上巻を読んでる間はなんて下世話な話なんだとちょっとゲンナリしていた。それほど新味のある展開でもないし、出てくる人達みんな落伍者みたいな感じで、なんとも気の重たい話じゃないかと少々うんざりしていたのだ。匂い自体は大岡昇平の「事件」や清張の諸作品と同等で、犯罪を中心に翻弄されていく人々の暗い情念を描いているから、そこに救いはない。誰もがある一点を境に日常を壊され、転落し行き場のない激しい思いを胸に秘め身をすり減らしていく。
事件に関わる人たちの生い立ちが語られ、それぞれのバックボーンが確立されていくから物語を追いかける読者も視点が定まって没頭していくことになる。適度な間隔で入れ替わる登場人物によってスピーディに物語が進められていくから自然ページを繰る手もはやくなる。
下巻に入ったくらいに、いままで感じていた下世話感が薄れ、それぞれの登場人物たちの行動心理の方に意識が移ってくる。誰が何を考え、何を感じ、何をしようとしたのか?ここで、皆が皆ある意味劇的な衝動を乗りこえていく試練が描かれるのだが、これは悪いドラマツルギーだった。それぞれがなんだか不発に終わってしまったような感じをうけたのだが、これはぼくだけなのだろうか?

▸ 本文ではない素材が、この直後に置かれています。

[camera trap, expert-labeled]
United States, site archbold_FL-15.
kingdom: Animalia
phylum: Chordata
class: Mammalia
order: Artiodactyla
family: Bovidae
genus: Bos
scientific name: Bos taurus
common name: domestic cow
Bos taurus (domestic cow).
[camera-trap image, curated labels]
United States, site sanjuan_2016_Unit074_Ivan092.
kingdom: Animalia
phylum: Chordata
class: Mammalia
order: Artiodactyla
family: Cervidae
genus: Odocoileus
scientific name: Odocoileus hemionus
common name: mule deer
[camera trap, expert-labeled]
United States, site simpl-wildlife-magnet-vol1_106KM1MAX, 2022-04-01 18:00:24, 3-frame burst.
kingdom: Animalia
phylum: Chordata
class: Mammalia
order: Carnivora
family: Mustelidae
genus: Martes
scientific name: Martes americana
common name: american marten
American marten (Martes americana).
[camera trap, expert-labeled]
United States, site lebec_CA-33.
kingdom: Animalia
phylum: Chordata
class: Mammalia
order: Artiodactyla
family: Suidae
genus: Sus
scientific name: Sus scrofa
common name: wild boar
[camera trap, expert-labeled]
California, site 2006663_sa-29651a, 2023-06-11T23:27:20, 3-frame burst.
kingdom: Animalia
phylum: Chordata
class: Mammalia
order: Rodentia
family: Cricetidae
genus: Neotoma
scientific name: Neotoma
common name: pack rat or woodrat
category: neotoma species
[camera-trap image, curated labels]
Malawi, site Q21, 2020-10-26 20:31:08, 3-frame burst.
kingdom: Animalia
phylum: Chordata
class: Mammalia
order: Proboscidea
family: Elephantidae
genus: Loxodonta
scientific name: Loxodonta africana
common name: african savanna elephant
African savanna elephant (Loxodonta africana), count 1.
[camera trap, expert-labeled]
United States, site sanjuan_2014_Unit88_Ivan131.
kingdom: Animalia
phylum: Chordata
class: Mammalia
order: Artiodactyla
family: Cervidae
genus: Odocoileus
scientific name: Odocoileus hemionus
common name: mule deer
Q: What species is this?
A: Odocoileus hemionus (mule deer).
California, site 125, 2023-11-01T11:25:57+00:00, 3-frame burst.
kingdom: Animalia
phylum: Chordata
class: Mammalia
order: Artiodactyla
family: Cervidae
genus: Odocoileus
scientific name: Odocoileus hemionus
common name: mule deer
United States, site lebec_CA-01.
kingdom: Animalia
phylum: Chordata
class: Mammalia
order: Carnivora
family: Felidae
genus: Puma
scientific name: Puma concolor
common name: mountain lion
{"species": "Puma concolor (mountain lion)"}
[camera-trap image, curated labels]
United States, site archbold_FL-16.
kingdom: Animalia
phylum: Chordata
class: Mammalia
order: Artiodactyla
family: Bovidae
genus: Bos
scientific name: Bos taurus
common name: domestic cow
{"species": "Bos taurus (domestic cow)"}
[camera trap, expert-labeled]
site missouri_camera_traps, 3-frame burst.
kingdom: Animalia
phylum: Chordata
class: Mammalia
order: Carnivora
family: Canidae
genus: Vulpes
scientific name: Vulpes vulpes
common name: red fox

もちろん物語の中心にいるのは犯罪を犯した清水祐一だ。だが、彼は『悪人』ではない。母親の愛情を得られずに育った彼は不器用で閉ざされた人間になってしまった。表現の下手な祐一は精一杯の愛情を十分の一も相手に伝えることができない。人の気持ちを汲み取ることの出来ない人間にとって、祐一は無様な人間以外の何者でもなかった。無様で無骨で不器用で、幾分容姿がマシなだけの面白味のない男。彼が必死で守ろうとしたものは何だったのか?そして誰が『悪人』なのか?
読み手の数だけ解釈がある。ぼくは本書をそれほど好きではない。先に読んだ「長崎乱楽坂」のほうが好きだった。でも、この作者の本はこれからも読んでいきたいと思う。
それにしても、九州地方の方言ってなんてせつないんだろうねえ。